___ Material para procesar

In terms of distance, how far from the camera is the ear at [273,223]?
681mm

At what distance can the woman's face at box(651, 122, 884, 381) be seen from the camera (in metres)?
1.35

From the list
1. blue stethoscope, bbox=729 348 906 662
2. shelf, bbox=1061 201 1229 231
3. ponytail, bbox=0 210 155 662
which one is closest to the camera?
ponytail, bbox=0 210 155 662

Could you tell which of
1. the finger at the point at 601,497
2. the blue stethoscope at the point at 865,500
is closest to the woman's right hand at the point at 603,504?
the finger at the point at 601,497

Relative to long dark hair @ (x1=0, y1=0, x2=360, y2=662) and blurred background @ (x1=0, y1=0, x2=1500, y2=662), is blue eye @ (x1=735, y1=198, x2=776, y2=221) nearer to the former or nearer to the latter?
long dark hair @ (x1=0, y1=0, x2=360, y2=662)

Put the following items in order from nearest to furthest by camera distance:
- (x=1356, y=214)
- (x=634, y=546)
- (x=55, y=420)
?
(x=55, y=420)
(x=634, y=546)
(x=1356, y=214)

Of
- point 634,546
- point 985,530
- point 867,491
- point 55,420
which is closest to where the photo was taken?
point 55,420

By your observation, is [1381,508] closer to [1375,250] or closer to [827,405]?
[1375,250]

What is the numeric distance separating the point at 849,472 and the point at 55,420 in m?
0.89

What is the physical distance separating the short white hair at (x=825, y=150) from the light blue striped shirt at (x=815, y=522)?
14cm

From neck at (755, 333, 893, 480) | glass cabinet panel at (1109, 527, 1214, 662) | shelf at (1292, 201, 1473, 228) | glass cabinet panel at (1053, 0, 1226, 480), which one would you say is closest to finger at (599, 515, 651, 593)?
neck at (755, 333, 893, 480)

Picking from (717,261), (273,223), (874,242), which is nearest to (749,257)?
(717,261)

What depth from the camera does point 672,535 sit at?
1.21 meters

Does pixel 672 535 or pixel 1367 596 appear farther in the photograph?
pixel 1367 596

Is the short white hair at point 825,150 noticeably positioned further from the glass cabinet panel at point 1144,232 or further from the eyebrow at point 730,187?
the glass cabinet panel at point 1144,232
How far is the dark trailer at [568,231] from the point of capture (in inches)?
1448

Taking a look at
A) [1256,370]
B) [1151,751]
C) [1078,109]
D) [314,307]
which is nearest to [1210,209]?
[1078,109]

______

| Qué se pide |
Copia de nuevo todo el material de arriba, cambiando "camera" por "lens" en cada aparición y sin tocar nada más.

| Respuesta del ejercicio |
In terms of distance, how far from the lens is the ear at [273,223]?
681mm

At what distance can the woman's face at box(651, 122, 884, 381) be seen from the lens (in metres)?
1.35

From the list
1. blue stethoscope, bbox=729 348 906 662
2. shelf, bbox=1061 201 1229 231
3. ponytail, bbox=0 210 155 662
which one is closest to the lens?
ponytail, bbox=0 210 155 662

Could you tell which of
1. the finger at the point at 601,497
2. the blue stethoscope at the point at 865,500
is closest to the woman's right hand at the point at 603,504?
the finger at the point at 601,497

Relative to long dark hair @ (x1=0, y1=0, x2=360, y2=662) and blurred background @ (x1=0, y1=0, x2=1500, y2=662), is blue eye @ (x1=735, y1=198, x2=776, y2=221) nearer to the former or nearer to the latter?
long dark hair @ (x1=0, y1=0, x2=360, y2=662)

Put the following items in order from nearest to furthest by lens distance:
- (x=1356, y=214)
- (x=634, y=546)
- (x=55, y=420)
?
(x=55, y=420)
(x=634, y=546)
(x=1356, y=214)

Of
- point 634,546
- point 985,530
- point 867,491
- point 55,420
which is closest to where the photo was taken?
point 55,420

By your observation, is [1381,508] closer to [1375,250] or closer to [827,405]?
[1375,250]

What is the numeric distance separating the point at 849,472 and the point at 55,420 in m?
0.89

What is the physical distance separating the short white hair at (x=825, y=150) from the light blue striped shirt at (x=815, y=522)?
14cm

From neck at (755, 333, 893, 480) | glass cabinet panel at (1109, 527, 1214, 662) | shelf at (1292, 201, 1473, 228) | glass cabinet panel at (1053, 0, 1226, 480), which one would you say is closest to finger at (599, 515, 651, 593)?
neck at (755, 333, 893, 480)

Picking from (717,261), (273,223), (874,242), which is nearest to (749,257)?
(717,261)

What depth from the lens does point 672,535 sit at?
1.21 meters

Does pixel 672 535 or pixel 1367 596 appear farther in the photograph?
pixel 1367 596

Is the short white hair at point 825,150 noticeably positioned further from the glass cabinet panel at point 1144,232 or further from the eyebrow at point 730,187?
the glass cabinet panel at point 1144,232
How far is the dark trailer at [568,231] from the point of capture (in inches)?
1448

Taking a look at
A) [1256,370]
B) [1151,751]
C) [1078,109]
D) [314,307]
which is nearest to [1210,209]?
[1078,109]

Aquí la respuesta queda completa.